* _What is expected_:
Please repeat the records exactly from their first line, finishing at the line containing "REDUCE F.O.G BUILDUP, ELIMINATE" and including it.

Dataset entries:
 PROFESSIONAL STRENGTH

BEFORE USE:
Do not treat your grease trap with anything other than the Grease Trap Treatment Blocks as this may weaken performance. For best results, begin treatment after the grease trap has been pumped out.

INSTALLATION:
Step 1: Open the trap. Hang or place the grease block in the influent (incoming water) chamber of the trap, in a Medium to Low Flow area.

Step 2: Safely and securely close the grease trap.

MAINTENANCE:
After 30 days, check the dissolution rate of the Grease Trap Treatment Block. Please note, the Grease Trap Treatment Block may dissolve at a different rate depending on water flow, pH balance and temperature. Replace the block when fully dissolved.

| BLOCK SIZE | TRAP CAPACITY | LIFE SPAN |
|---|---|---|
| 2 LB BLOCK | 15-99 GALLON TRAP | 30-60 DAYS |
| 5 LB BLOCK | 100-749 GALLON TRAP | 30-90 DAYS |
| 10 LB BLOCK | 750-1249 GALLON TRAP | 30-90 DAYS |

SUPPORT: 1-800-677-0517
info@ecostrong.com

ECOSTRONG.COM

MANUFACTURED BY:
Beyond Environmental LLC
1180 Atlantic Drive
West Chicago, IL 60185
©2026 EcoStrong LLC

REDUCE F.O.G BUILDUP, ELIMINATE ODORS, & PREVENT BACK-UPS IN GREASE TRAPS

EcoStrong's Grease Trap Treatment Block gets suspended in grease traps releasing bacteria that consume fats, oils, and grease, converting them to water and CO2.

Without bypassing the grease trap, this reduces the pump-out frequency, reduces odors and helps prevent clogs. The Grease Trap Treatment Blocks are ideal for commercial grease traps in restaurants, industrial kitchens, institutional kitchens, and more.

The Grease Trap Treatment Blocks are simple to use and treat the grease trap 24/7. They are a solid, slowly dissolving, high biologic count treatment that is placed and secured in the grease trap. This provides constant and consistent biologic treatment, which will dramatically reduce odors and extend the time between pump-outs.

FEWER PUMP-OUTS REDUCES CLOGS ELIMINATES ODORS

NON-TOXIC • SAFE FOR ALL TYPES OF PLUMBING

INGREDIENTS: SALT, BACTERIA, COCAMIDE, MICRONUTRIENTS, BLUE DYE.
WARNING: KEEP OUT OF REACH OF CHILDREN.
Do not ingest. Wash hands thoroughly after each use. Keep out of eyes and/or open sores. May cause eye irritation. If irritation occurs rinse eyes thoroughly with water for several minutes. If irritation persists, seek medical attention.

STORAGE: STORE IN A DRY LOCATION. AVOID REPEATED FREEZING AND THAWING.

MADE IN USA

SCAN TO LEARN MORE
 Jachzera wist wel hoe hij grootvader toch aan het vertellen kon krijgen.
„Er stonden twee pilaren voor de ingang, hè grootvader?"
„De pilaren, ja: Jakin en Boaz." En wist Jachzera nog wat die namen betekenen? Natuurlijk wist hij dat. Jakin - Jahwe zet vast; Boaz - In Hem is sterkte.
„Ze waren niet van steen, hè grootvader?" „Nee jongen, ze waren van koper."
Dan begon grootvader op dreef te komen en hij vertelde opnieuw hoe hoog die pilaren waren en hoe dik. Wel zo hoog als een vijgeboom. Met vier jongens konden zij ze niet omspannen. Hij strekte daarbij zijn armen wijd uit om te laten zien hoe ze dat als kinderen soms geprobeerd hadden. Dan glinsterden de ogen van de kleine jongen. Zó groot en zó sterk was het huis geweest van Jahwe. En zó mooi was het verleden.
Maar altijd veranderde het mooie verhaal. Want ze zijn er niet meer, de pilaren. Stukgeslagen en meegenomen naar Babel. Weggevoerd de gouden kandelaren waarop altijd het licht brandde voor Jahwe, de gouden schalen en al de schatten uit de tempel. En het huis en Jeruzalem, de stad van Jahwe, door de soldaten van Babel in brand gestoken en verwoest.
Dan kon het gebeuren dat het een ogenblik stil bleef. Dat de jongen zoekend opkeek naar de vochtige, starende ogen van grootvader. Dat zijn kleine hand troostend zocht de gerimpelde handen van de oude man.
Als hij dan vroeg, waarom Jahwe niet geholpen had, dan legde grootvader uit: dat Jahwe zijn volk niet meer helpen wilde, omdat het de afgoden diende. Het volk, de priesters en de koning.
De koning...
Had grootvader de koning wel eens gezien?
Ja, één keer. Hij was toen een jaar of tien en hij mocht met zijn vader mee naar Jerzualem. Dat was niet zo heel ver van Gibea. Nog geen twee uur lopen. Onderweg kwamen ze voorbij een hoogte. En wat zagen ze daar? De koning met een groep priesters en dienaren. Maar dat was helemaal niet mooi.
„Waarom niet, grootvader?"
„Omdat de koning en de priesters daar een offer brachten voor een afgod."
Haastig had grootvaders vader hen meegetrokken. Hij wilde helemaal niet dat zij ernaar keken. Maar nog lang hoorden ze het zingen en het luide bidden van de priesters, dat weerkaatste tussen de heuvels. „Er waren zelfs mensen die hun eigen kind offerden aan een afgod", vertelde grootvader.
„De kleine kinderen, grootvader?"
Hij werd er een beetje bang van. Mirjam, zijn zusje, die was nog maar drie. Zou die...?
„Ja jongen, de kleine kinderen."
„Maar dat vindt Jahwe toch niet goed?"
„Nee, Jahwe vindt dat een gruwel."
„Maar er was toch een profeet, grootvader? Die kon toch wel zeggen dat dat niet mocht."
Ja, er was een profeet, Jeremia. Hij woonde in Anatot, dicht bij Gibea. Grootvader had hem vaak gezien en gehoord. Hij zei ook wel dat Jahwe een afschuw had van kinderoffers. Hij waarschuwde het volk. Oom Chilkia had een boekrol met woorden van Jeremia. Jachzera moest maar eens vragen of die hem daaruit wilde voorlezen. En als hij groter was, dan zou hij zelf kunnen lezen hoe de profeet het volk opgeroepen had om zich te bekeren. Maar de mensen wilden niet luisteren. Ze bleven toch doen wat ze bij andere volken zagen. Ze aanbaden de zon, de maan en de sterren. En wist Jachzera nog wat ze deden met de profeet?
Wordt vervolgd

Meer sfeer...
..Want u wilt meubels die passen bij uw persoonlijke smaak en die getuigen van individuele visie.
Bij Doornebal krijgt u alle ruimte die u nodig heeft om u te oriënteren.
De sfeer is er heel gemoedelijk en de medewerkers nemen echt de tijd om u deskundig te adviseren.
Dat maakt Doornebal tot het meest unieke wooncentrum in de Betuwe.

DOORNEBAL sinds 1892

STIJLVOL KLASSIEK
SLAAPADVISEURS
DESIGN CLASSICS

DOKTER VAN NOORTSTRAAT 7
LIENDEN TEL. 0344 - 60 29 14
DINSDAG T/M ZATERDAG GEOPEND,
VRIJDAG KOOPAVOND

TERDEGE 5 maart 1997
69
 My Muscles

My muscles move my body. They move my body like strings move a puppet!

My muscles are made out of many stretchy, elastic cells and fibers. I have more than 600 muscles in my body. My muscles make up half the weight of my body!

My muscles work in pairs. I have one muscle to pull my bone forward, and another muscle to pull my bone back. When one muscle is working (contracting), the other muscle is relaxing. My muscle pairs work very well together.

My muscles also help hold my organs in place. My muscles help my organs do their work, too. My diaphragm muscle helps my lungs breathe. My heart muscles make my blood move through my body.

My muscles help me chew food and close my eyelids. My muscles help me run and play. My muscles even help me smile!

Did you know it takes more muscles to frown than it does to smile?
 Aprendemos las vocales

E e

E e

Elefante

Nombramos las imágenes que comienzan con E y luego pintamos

* _Finished exercise_:
 PROFESSIONAL STRENGTH

BEFORE USE:
Do not treat your grease trap with anything other than the Grease Trap Treatment Blocks as this may weaken performance. For best results, begin treatment after the grease trap has been pumped out.

INSTALLATION:
Step 1: Open the trap. Hang or place the grease block in the influent (incoming water) chamber of the trap, in a Medium to Low Flow area.

Step 2: Safely and securely close the grease trap.

MAINTENANCE:
After 30 days, check the dissolution rate of the Grease Trap Treatment Block. Please note, the Grease Trap Treatment Block may dissolve at a different rate depending on water flow, pH balance and temperature. Replace the block when fully dissolved.

| BLOCK SIZE | TRAP CAPACITY | LIFE SPAN |
|---|---|---|
| 2 LB BLOCK | 15-99 GALLON TRAP | 30-60 DAYS |
| 5 LB BLOCK | 100-749 GALLON TRAP | 30-90 DAYS |
| 10 LB BLOCK | 750-1249 GALLON TRAP | 30-90 DAYS |

SUPPORT: 1-800-677-0517
info@ecostrong.com

ECOSTRONG.COM

MANUFACTURED BY:
Beyond Environmental LLC
1180 Atlantic Drive
West Chicago, IL 60185
©2026 EcoStrong LLC

REDUCE F.O.G BUILDUP, ELIMINATE ODORS, & PREVENT BACK-UPS IN GREASE TRAPS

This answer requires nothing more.